Maria Virgínia da Graça nunca aprendeu uma nota de música do tamanho de um comboio. Nem ela, nem a mãe, nem as irmãs, nem nenhuma mulher lá de casa. Pelo contrário, todos os homens da família são músicos. Nunca teve filhos, por isso foi mãe do avô, mãe do pai, mãe dos irmãos e agora é mãe dos próprios sobrinhos. Tudo músicos. Hoje, viajada e muito vivida, a Tia Graça está surda que nem uma porta. O que, numa família destas, tem muita graça. Um espetáculo que homenageia as mulheres que vivem nos bastidores das vidas de tantos músicos, a lavar, a coser, a passar, a cozinhar, a mimar. E sempre à espera. Toda a gente devia ter uma Tia Graça.

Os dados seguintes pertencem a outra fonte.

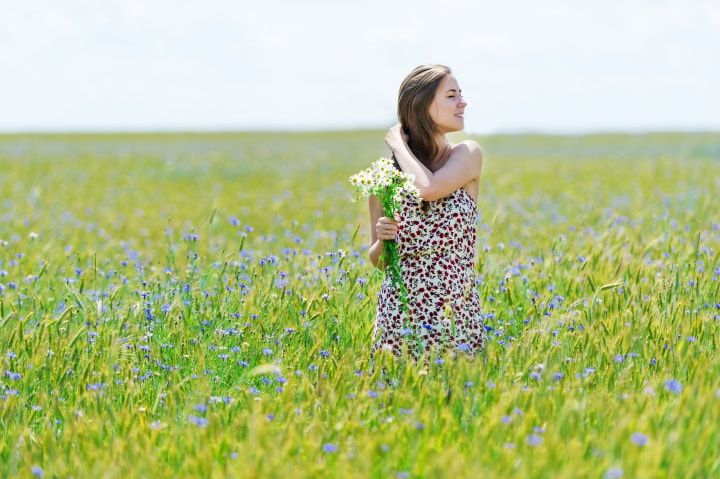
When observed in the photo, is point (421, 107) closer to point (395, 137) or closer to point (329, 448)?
point (395, 137)

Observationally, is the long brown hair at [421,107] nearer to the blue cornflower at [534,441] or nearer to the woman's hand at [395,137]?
the woman's hand at [395,137]

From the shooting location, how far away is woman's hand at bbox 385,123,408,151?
3957 mm

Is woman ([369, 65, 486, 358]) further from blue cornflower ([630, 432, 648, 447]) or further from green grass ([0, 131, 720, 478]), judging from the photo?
blue cornflower ([630, 432, 648, 447])

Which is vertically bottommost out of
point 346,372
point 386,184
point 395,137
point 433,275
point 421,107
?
point 346,372

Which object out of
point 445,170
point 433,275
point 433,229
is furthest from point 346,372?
point 445,170

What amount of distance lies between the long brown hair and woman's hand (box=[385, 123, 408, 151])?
Answer: 0.03 meters

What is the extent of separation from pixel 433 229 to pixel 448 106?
550 mm

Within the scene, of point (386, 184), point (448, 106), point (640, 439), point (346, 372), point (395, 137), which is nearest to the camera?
point (640, 439)

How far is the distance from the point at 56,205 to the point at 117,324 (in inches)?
322

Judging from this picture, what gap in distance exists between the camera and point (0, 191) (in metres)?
14.5

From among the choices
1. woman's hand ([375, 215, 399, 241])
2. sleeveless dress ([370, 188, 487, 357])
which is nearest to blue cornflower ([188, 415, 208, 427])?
sleeveless dress ([370, 188, 487, 357])

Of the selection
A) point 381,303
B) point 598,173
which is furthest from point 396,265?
point 598,173

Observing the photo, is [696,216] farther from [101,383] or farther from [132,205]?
[132,205]

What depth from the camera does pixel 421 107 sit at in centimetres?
389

“Tia Graça” é um espetáculo de autor, concebido e interpretado por Luís Fernandes, aprofundando a matriz músico-teatral do trabalho criativo da d’Orfeu AC, num registo que congrega tradição e contemporaneidade. O inusitado naipe de sopros que acompanha as canções originais - oboé, fagote e eufónio - traz ao espetáculo as reminiscências filarmónicas que ilustram o contexto familiar da vida da personagem central, a Tia Graça, mas com uma transversal e sofisticada linguagem musical para todas as idades.

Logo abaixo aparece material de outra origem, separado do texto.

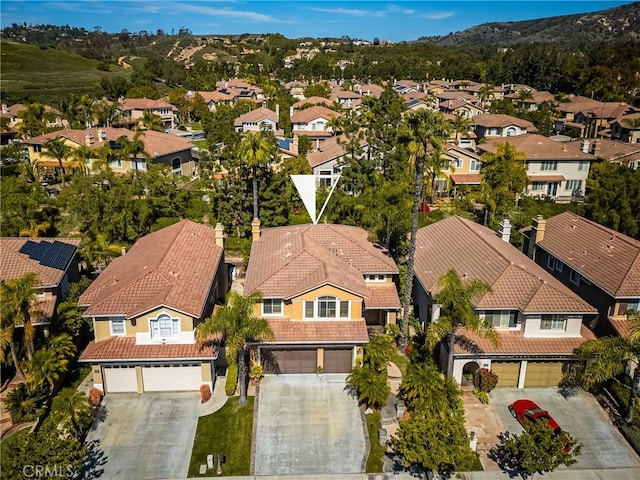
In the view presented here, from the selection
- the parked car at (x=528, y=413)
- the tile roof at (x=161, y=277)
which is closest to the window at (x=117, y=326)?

Estreado em 2017, originalmente com o trio de sopros ao vivo, cuja digressão culmina no disco homónimo em 2019, este espetáculo é agora reposto numa versão a solo, com Luís Fernandes no papel mais maduro do seu percurso criativo.

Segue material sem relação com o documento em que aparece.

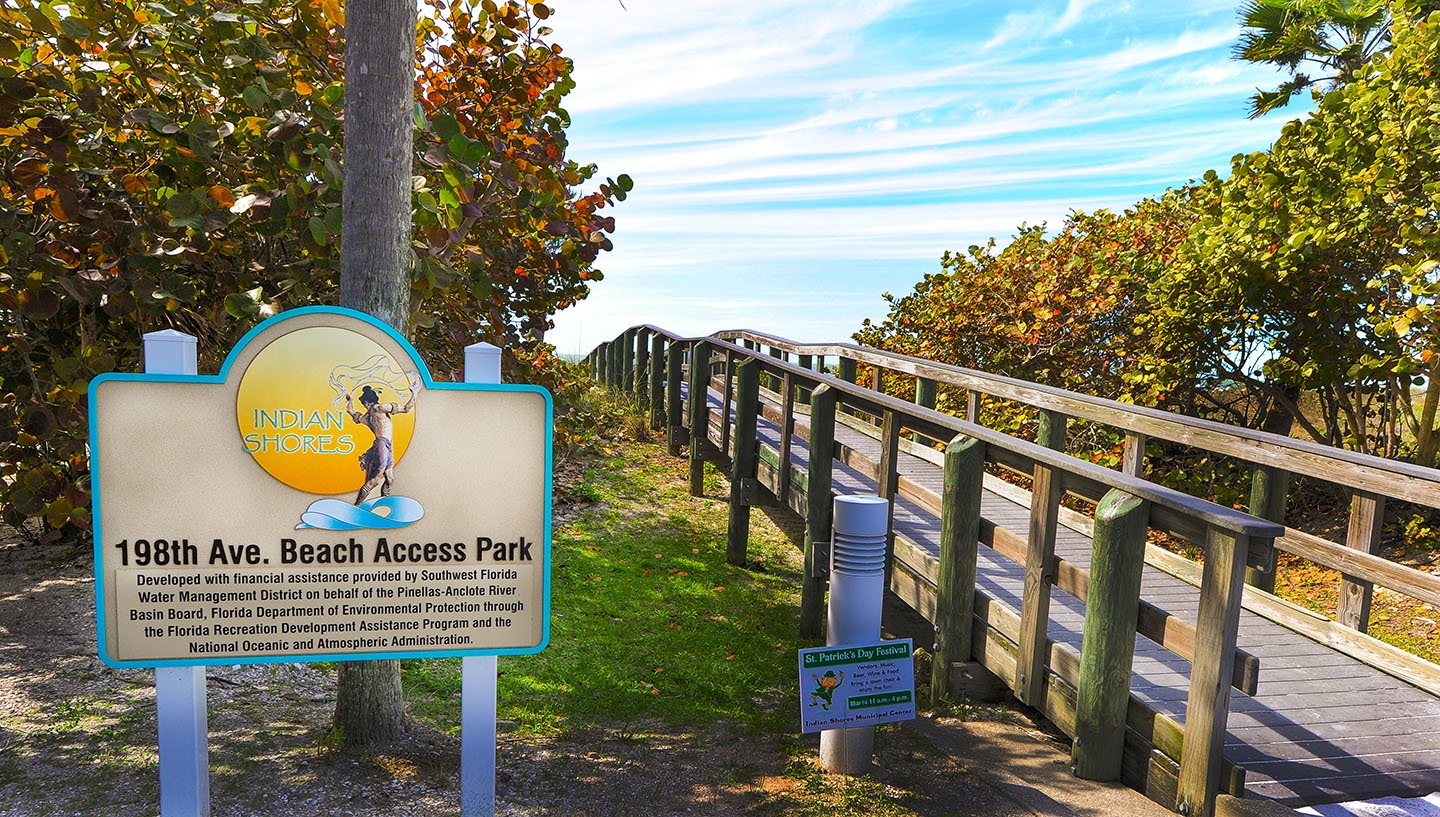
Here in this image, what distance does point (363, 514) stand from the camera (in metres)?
3.28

“Tia Graça” passa uma forte mensagem, com ternura e a necessária inteligência, num registo estimulante para o consumido espetador dos nossos dias. Neste espetáculo, reconhece-se a valorização tardia dos entes mais discretos, aqui trazidos à ribalta, retratando os temas da velhice e da solidão com muito humor. Uma lição de vida em palco.